Alec Alvarado, Threat Intelligence Team Lead at Digital Shadows, a San Francisco-based provider of digital risk protection solutions, says, "From an organizational perspective, issuing patches for publicly disclosed vulnerabilities and ensuring user awareness that a vulnerability exists are all steps in the right direction. From a user's perspective having backups of critical data in more than one secured place can be a fail-safe for similar situations."
"For the most part, we see misconfigured NAS drives being the culprit for data exposed inadvertently to the internet. However, exploitation of vulnerabilities in NAS drives is still relatively common and appears to be actively targeted by various threat actors," Alvarado explains. "For example, the thought that ransomware actors are focused only on "big game" seems to be wishful thinking as RCE vulnerabilities in QNAP NAS devices have been a recent target of ransomware. The Qlocker ransomware group reportedly made 350,000 USD in a month's worth of extortion in May by exploiting RCE vulnerabilities in QNAP devices. If threat actors can find a use for a vulnerability, especially one with an existing publicly available POC, it is safe to assume they will exploit it."
So, what would threat actors hope to get out of this? The information regarding the incident gives little to indicate the intent of the threat actors. There have been no ransom notes, from what has been reported, so extortion doesn't appear to currently be a motive. Perhaps a threat actor just wanted to see if the destructive act would work, almost in a "some just want to see the world burn" fashion. As more information regarding the attack is revealed, the intent of the actor should become more apparent."
The company is recommending users disconnect their My Book Live and My Book Live Duo from the Internet to protect their data on the device. Since then, a remote code execution vulnerability tracked as CVE-2018-18472 was disclosed along with a public proof-of-concept exploit.

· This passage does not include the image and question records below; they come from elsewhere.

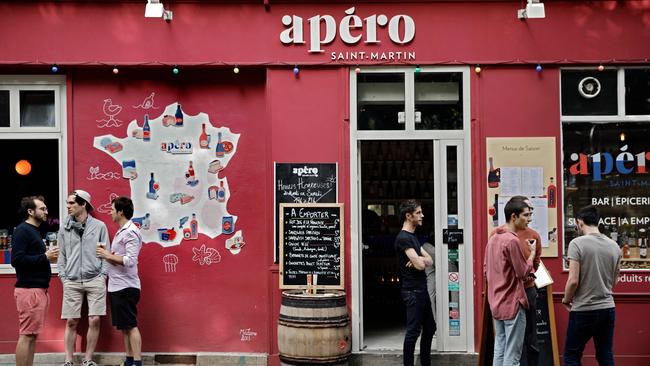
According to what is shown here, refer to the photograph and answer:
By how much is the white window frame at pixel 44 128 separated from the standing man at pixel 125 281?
105 centimetres

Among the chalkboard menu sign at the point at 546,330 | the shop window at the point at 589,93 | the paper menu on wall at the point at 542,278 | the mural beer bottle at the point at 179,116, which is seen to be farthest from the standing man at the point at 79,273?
the shop window at the point at 589,93

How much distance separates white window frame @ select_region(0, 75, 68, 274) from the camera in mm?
8648

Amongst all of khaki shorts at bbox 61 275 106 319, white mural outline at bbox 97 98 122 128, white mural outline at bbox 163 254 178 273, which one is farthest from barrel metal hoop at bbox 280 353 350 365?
white mural outline at bbox 97 98 122 128

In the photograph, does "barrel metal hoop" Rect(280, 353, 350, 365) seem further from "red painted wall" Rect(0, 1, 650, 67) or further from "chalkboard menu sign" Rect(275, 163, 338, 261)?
"red painted wall" Rect(0, 1, 650, 67)

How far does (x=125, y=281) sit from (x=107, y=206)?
1097mm

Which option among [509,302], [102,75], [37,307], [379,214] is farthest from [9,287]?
[509,302]

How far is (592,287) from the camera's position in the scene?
22.3ft

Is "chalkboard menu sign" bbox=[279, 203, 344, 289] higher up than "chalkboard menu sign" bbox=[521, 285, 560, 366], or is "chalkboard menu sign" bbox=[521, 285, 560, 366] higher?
"chalkboard menu sign" bbox=[279, 203, 344, 289]

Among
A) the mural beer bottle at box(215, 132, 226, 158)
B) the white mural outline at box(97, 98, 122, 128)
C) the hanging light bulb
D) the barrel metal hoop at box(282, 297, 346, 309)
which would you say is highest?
the white mural outline at box(97, 98, 122, 128)

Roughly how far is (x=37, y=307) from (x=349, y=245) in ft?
11.0

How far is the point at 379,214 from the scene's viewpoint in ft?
35.2

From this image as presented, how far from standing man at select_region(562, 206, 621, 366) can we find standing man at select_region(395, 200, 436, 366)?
1450mm

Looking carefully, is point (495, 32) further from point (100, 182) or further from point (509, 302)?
point (100, 182)

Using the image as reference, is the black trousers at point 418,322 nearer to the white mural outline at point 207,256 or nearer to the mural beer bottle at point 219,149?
the white mural outline at point 207,256
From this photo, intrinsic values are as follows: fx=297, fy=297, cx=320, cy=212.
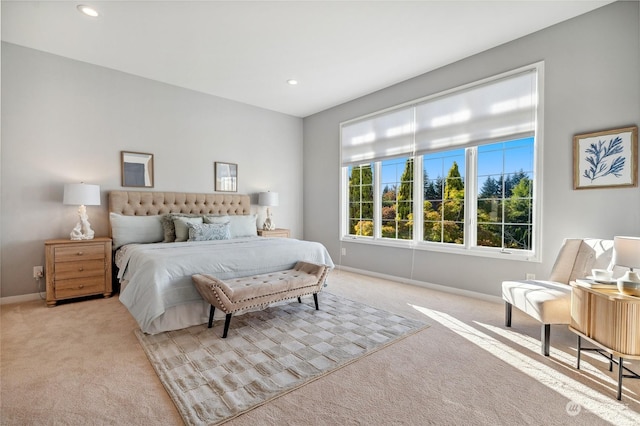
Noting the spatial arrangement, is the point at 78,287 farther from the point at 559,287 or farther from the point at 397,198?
the point at 559,287

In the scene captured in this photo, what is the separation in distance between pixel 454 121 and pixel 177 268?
3.65 metres

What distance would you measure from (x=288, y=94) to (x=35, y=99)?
10.6 feet

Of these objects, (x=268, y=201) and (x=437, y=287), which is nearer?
(x=437, y=287)

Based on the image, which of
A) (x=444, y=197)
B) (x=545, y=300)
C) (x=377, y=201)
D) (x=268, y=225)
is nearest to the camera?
(x=545, y=300)

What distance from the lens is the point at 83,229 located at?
12.1 feet

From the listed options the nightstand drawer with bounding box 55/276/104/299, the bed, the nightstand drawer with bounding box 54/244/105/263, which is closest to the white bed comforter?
the bed

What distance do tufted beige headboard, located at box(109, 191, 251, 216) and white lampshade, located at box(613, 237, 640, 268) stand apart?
15.4 ft

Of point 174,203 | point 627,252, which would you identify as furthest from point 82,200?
point 627,252

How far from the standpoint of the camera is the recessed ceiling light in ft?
9.04

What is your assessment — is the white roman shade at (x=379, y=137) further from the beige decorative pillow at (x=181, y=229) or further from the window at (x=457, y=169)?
the beige decorative pillow at (x=181, y=229)

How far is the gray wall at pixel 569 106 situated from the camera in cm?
268

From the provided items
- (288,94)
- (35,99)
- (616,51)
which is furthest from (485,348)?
(35,99)

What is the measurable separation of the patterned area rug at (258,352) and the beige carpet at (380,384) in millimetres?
82

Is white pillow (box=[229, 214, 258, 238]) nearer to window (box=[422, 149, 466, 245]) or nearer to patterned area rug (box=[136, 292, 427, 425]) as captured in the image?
patterned area rug (box=[136, 292, 427, 425])
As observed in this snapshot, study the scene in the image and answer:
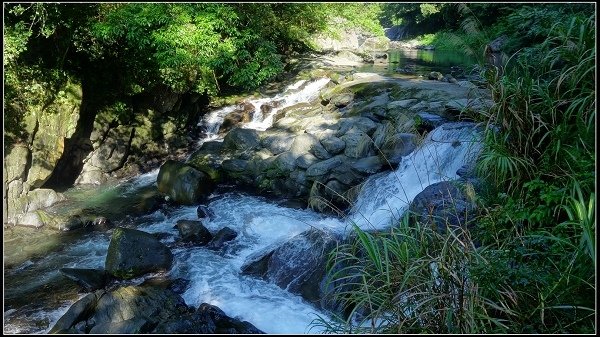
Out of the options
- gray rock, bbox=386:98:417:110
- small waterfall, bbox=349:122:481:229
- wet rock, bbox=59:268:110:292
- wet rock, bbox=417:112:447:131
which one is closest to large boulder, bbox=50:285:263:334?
wet rock, bbox=59:268:110:292

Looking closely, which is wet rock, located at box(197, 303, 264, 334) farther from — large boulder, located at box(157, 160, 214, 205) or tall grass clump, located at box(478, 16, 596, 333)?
large boulder, located at box(157, 160, 214, 205)

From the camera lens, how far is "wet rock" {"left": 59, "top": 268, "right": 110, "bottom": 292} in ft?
20.3

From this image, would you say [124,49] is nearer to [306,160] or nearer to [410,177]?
[306,160]

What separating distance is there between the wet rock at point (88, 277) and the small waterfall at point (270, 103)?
22.0 feet

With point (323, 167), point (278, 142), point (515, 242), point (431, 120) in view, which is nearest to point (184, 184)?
point (278, 142)

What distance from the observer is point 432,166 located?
809 centimetres

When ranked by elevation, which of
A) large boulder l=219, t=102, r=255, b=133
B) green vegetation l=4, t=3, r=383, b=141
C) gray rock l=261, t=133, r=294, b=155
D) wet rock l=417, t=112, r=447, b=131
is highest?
green vegetation l=4, t=3, r=383, b=141

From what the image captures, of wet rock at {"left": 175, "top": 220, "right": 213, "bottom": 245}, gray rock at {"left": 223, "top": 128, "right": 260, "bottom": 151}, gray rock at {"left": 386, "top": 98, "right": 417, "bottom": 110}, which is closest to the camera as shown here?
wet rock at {"left": 175, "top": 220, "right": 213, "bottom": 245}

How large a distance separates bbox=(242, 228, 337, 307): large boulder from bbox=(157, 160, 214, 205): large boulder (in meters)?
3.27

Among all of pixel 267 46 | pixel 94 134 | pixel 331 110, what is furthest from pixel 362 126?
pixel 94 134

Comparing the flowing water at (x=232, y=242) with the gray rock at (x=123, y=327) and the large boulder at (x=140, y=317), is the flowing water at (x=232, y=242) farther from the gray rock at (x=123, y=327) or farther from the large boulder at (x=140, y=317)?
the gray rock at (x=123, y=327)

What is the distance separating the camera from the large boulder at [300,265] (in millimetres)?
5837

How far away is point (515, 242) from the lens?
3344 millimetres

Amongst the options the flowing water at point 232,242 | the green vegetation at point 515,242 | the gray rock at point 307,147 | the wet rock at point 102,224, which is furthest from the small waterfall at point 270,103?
the green vegetation at point 515,242
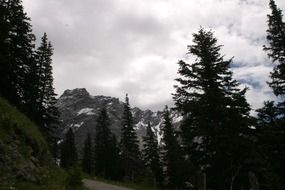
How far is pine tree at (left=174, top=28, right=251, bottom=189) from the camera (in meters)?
23.7

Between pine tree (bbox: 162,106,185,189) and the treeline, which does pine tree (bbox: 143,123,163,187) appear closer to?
pine tree (bbox: 162,106,185,189)

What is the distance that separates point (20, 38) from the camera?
1462 inches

Yaniv Bar-Dayan, CEO and co-founder at Vulcan Cyber, a provider of SaaS for enterprise cyber risk remediation, says, "In this day and age, consumers have to be just as diligent as enterprise businesses when it comes to cyber security. Enterprise security teams understand that vulnerabilities come in all shapes and sizes. In the case of the Western Digital My Book Live devices, threat actors took advantage of a daisy chained set of circumstances to wipe the data from exposed hard drives. Consumers should have known to keep the drive firmware patched, and to only connect the drives to the internet when necessary. But, where does the responsibility fall? On the consumer or on Western Digital? There isn’t a clear cut answer in this case."